Der Wert der Filmindustrie sei jedoch vor allem « sozialer und kultureller » Natur, sind sich die großen Branchenvertreter einig. Jeder über die Landesgrenzen erfolgreiche Film sei ein Stück « Nation branding », sagte Nicolas Steil noch am vergangenen Mittwoch im Interview mit « RTL Radio ».

« Keine akute Erhöhung des Budgets benötigt »

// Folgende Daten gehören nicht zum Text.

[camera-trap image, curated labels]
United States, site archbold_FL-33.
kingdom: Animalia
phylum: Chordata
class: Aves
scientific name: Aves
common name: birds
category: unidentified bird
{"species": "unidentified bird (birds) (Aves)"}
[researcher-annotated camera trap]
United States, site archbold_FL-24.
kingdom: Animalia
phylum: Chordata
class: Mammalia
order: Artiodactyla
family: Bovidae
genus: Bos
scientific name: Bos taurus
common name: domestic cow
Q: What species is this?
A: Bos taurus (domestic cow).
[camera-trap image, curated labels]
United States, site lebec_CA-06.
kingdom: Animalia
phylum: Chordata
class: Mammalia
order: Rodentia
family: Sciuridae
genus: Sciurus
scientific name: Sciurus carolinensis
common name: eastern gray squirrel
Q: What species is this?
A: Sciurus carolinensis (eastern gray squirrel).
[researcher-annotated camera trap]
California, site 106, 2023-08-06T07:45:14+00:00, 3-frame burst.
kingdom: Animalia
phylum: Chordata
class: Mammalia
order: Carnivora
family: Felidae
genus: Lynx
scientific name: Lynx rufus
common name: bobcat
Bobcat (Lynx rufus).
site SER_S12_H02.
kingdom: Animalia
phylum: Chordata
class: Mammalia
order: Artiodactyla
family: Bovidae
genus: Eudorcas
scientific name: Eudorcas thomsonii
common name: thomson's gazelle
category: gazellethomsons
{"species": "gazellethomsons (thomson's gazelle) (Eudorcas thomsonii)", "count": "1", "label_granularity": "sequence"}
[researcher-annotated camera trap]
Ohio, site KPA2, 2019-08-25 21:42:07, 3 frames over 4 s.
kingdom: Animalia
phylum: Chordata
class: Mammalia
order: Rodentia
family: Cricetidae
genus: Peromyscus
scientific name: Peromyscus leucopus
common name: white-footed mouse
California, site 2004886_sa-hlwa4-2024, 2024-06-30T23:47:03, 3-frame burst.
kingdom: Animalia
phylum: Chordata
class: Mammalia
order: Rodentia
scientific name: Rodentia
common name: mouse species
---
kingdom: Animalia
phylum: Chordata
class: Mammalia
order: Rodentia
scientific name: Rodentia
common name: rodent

Genau diese mögliche internationale Strahlkraft wird den Filmproduzenten auch künftig eine üppige staatliche Unterstützung garantieren. Der konstante Druck, den die Verantwortlichen von « Film Fund » und Produktionsfirmen offensichtlich seit Monaten auf die Politik auszuüben versuchen, hat bisher aber seine Wirkung verfehlt.

Dass manche Begünstigte der staatlichen Hilfen kürzlich ihre « Besorgnis » angesichts der « Unzulänglichkeit der budgetären Mittel » zum Ausdruck brachten, steht auch höchst offiziell in der besagten Angebotsanfrage des Ministeriums für das Audit. Letztlich hat die Regierung die Frage nach einer Erhöhung des Budgets des « Film Fund » aber bereits klar beantwortet.

Der Sektor wird nämlich auch heute noch von Xavier Bettel auf « später » vertröstet. « Es wurde für dieses Jahr eine Lösung gefunden, die keine akute Erhöhung des Budgets benötigt », sagt der Premier. Übersetzt bedeutet das: Am 14. Oktober wird neu gewählt und von dieser Regierung dürfen sich die Produzenten nichts mehr erwarten.